*** Opening of EXCERPTED RECORDS ***

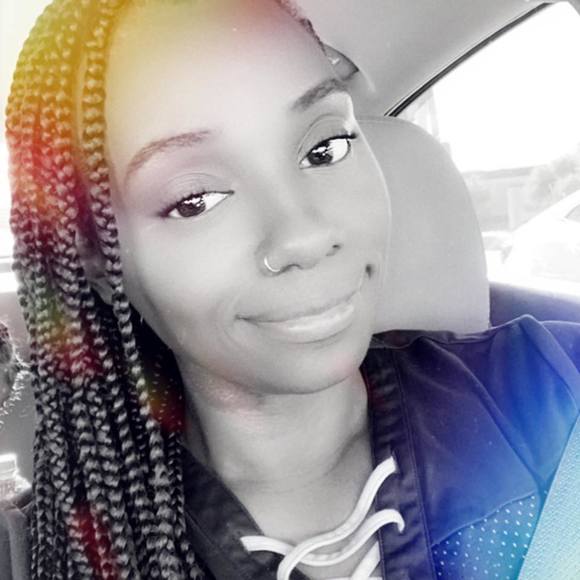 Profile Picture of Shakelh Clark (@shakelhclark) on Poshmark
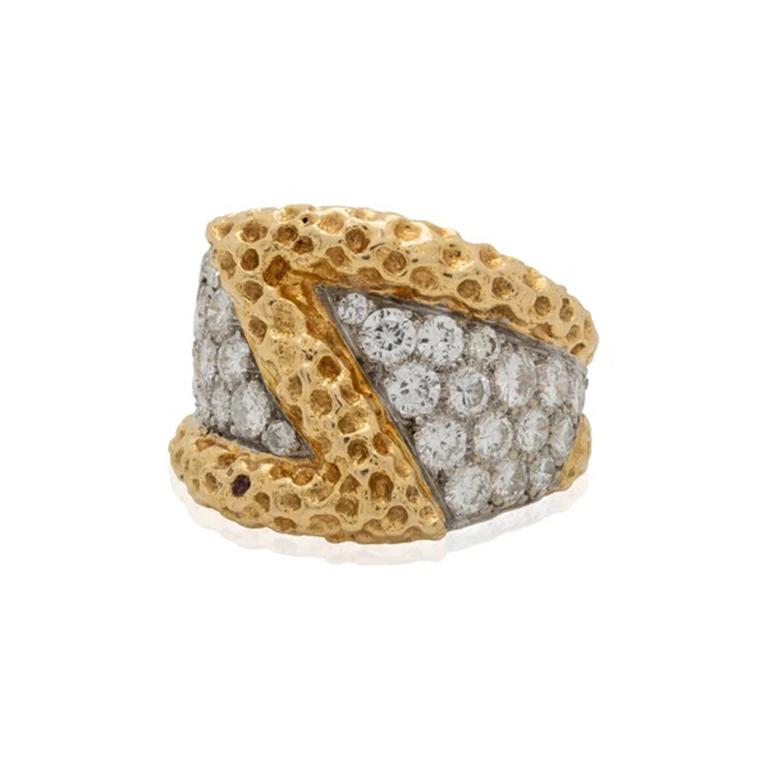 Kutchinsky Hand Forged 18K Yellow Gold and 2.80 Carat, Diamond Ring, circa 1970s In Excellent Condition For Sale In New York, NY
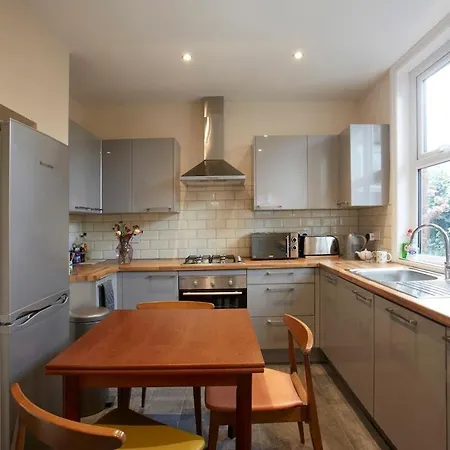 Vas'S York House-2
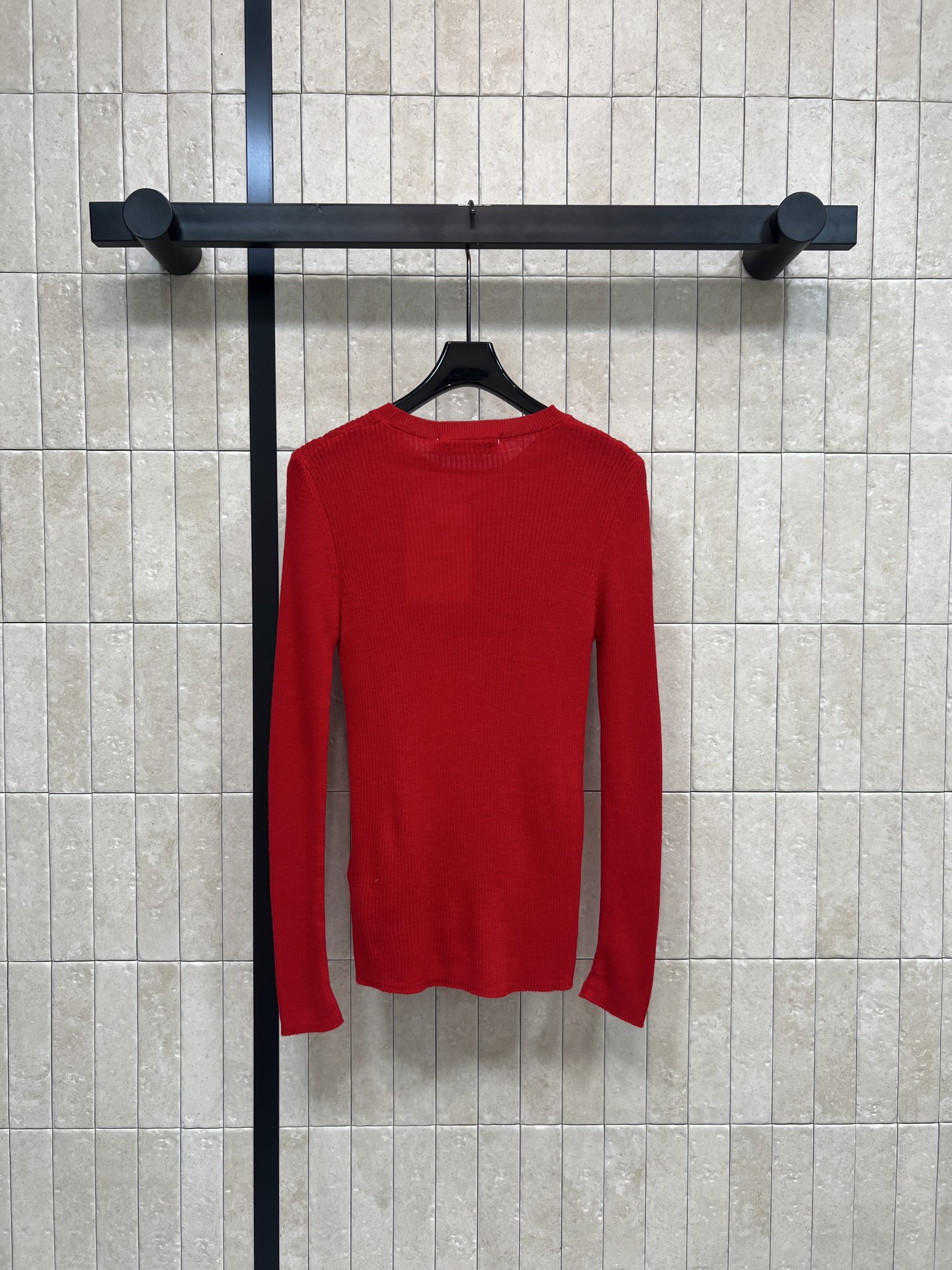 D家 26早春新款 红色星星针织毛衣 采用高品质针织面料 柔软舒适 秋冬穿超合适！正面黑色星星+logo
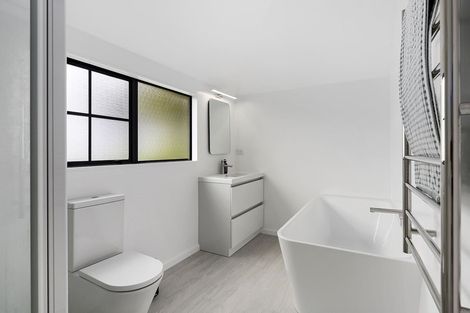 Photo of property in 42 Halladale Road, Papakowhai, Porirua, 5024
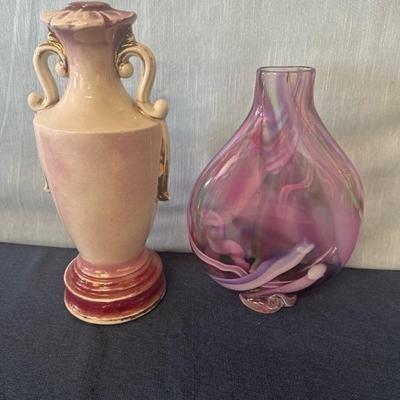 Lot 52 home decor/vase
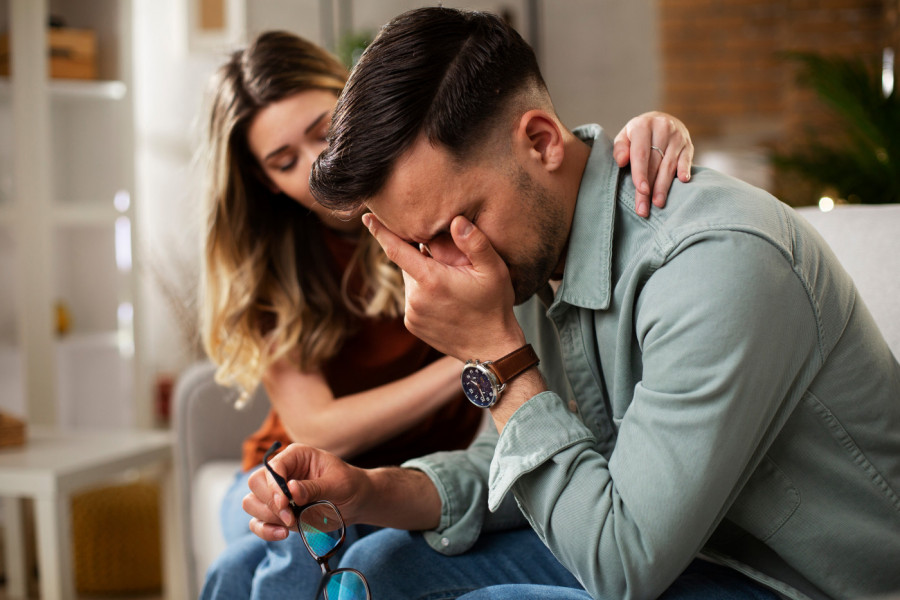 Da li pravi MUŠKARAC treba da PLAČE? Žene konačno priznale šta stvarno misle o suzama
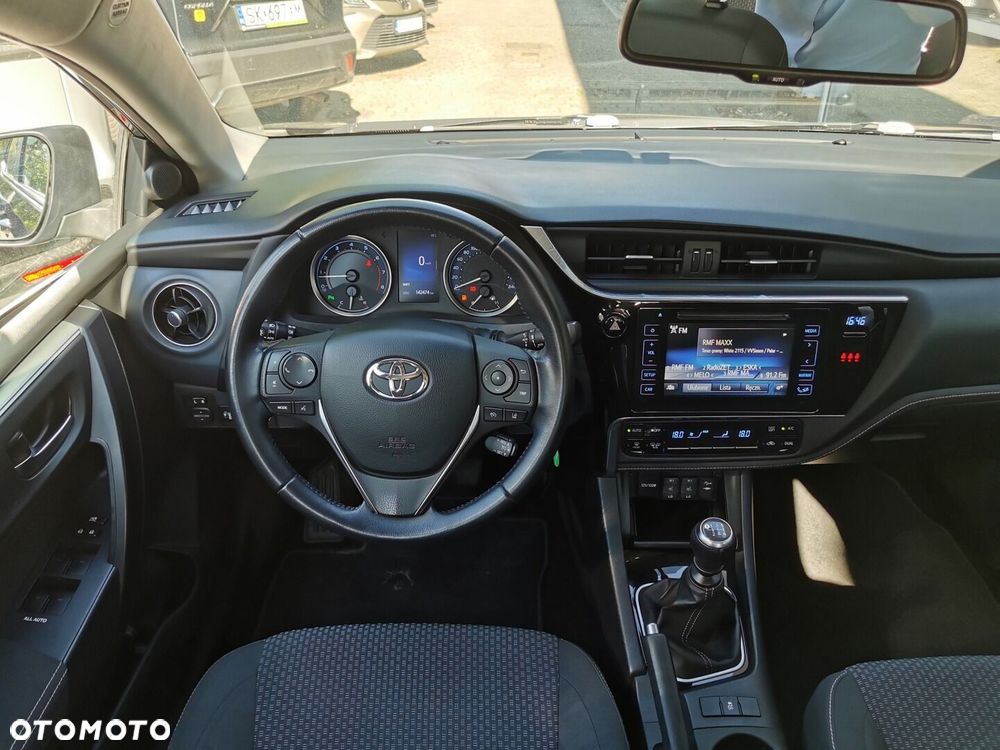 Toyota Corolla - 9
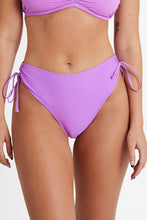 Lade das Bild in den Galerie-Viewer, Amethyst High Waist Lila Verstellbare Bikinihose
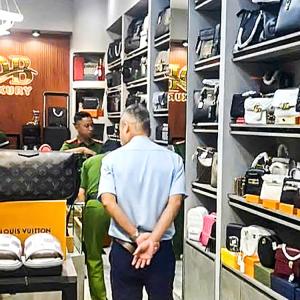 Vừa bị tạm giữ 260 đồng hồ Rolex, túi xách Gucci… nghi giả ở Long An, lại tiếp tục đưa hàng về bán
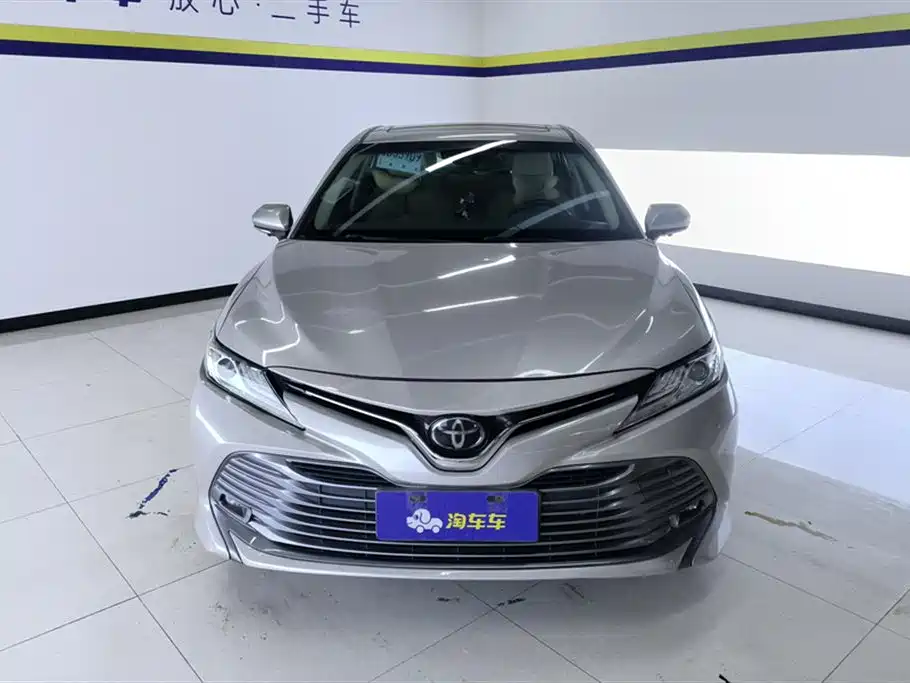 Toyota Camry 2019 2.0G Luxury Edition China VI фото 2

*** Close of EXCERPTED RECORDS ***

# [WORK TO BE COMPLETED]
Copy the caption text of all eleven records above word for word, without the pictures.

# [TASK RESULT]
 Profile Picture of Shakelh Clark (@shakelhclark) on Poshmark
 Kutchinsky Hand Forged 18K Yellow Gold and 2.80 Carat, Diamond Ring, circa 1970s In Excellent Condition For Sale In New York, NY
 Vas'S York House-2
 D家 26早春新款 红色星星针织毛衣 采用高品质针织面料 柔软舒适 秋冬穿超合适！正面黑色星星+logo
 Photo of property in 42 Halladale Road, Papakowhai, Porirua, 5024
 Lot 52 home decor/vase
 Da li pravi MUŠKARAC treba da PLAČE? Žene konačno priznale šta stvarno misle o suzama
 Toyota Corolla - 9
 Lade das Bild in den Galerie-Viewer, Amethyst High Waist Lila Verstellbare Bikinihose
 Vừa bị tạm giữ 260 đồng hồ Rolex, túi xách Gucci… nghi giả ở Long An, lại tiếp tục đưa hàng về bán
 Toyota Camry 2019 2.0G Luxury Edition China VI фото 2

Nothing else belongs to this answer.